Paris 2024 Olympic Geographies - an activityGeoBlogs
 
Z Score,T Score, Percential Rank and Box Plot Graph
Z Score,T Score, Percential Rank and Box Plot GraphZ Score,T Score, Percential Rank and Box Plot Graph
Z Score,T Score, Percential Rank and Box Plot GraphThiyagu K
 
BASLIQ CURRENT LOOKBOOK LOOKBOOK(1) (1).pdf
BASLIQ CURRENT LOOKBOOK  LOOKBOOK(1) (1).pdfBASLIQ CURRENT LOOKBOOK  LOOKBOOK(1) (1).pdf
BASLIQ CURRENT LOOKBOOK LOOKBOOK(1) (1).pdfSoniaTolstoy
 
POINT- BIOCHEMISTRY SEM 2 ENZYMES UNIT 5.pptx
POINT- BIOCHEMISTRY SEM 2 ENZYMES UNIT 5.pptxPOINT- BIOCHEMISTRY SEM 2 ENZYMES UNIT 5.pptx
POINT- BIOCHEMISTRY SEM 2 ENZYMES UNIT 5.pptxSayali Powar
 
Activity 01 - Artificial Culture (1).pdf
Activity 01 - Artificial Culture (1).pdfActivity 01 - Artificial Culture (1).pdf
Activity 01 - Artificial Culture (1).pdfciinovamais
 
9548086042 for call girls in Indira Nagar with room service
9548086042  for call girls in Indira Nagar  with room service9548086042  for call girls in Indira Nagar  with room service
9548086042 for call girls in Indira Nagar with room servicediscovermytutordmt
 
Measures of Dispersion and Variability: Range, QD, AD and SD
Measures of Dispersion and Variability: Range, QD, AD and SDMeasures of Dispersion and Variability: Range, QD, AD and SD
Measures of Dispersion and Variability: Range, QD, AD and SDThiyagu K
 
The Most Excellent Way | 1 Corinthians 13
The Most Excellent Way | 1 Corinthians 13The Most Excellent Way | 1 Corinthians 13
The Most Excellent Way | 1 Corinthians 13Steve Thomason
 
Software Engineering Methodologies (overview)
Software Engineering Methodologies (overview)Software Engineering Methodologies (overview)

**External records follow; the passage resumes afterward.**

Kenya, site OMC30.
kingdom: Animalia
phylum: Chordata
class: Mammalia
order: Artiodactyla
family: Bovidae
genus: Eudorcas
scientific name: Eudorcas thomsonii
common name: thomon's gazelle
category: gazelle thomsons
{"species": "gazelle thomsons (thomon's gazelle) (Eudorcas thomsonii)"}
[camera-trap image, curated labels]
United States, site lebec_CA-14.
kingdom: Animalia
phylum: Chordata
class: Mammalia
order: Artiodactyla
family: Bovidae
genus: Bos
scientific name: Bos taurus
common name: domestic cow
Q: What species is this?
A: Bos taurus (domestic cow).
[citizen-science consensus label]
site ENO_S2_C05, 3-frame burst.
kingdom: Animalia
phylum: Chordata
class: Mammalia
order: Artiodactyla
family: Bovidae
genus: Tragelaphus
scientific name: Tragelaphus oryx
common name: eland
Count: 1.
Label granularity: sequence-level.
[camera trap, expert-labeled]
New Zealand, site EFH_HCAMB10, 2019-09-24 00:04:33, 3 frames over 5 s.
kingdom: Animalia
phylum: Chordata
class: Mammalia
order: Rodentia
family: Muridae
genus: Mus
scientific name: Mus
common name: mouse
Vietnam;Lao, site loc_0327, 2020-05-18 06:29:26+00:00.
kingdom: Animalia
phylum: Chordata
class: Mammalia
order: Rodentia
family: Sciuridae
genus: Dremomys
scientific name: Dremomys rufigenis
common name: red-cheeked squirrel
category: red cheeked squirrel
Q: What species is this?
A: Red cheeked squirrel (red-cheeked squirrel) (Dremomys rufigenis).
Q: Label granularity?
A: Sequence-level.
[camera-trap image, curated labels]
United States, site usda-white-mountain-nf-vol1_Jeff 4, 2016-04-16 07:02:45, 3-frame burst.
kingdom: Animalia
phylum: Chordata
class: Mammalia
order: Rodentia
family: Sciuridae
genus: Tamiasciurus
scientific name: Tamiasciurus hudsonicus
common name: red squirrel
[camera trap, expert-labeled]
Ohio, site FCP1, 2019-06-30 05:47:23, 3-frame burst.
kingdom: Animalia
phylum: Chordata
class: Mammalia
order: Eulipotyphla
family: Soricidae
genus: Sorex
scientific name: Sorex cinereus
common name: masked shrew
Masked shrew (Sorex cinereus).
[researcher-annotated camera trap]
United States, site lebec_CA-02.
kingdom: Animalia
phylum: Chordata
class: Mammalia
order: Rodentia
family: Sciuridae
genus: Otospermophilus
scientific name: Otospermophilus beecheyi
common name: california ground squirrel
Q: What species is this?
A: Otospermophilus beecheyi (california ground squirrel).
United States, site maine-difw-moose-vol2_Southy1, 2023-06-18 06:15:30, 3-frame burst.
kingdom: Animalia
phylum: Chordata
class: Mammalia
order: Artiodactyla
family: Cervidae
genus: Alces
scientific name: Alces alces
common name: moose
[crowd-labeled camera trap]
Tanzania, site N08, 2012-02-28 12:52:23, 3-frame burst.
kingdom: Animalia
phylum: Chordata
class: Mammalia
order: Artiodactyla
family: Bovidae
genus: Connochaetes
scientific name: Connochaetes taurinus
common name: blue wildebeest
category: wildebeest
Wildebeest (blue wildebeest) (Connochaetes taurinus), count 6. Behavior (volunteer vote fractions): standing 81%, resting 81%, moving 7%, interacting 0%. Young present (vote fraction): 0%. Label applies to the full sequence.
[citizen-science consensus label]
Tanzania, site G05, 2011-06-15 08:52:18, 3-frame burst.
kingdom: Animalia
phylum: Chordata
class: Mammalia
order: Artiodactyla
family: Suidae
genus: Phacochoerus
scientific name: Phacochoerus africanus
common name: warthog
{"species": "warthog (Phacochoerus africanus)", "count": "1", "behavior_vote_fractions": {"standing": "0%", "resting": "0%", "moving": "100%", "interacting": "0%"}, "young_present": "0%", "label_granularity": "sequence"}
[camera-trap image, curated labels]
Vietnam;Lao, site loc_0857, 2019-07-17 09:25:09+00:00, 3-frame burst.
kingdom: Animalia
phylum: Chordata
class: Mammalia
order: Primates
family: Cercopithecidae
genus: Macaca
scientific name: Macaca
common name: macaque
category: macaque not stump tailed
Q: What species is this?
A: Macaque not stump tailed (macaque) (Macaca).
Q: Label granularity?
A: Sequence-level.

Software Engineering Methodologies (overview)eniolaolutunde
 
1029 - Danh muc Sach Giao Khoa 10 . pdf
1029 -  Danh muc Sach Giao Khoa 10 . pdf1029 -  Danh muc Sach Giao Khoa 10 . pdf
1029 - Danh muc Sach Giao Khoa 10 . pdfQucHHunhnh
 
Arihant handbook biology for class 11 .pdf
Arihant handbook biology for class 11 .pdfArihant handbook biology for class 11 .pdf
Arihant handbook biology for class 11 .pdfchloefrazer622
 
Organic Name Reactions for the students and aspirants of Chemistry12th.pptx
Organic Name Reactions  for the students and aspirants of Chemistry12th.pptxOrganic Name Reactions  for the students and aspirants of Chemistry12th.pptx
Organic Name Reactions for the students and aspirants of Chemistry12th.pptxVS Mahajan Coaching Centre
 
Web & Social Media Analytics Previous Year Question Paper.pdf
Web & Social Media Analytics Previous Year Question Paper.pdfWeb & Social Media Analytics Previous Year Question Paper.pdf
Web & Social Media Analytics Previous Year Question Paper.pdfJayanti Pande
 
microwave assisted reaction. General introduction
microwave assisted reaction. General introductionmicrowave assisted reaction. General introduction
microwave assisted reaction. General introductionMaksud Ahmed
 

Recently uploaded (20)

Código Creativo y Arte de Software | Unidad 1
Código Creativo y Arte de Software | Unidad 1Código Creativo y Arte de Software | Unidad 1
Código Creativo y Arte de Software | Unidad 1
 
Mattingly "AI & Prompt Design: The Basics of Prompt Design"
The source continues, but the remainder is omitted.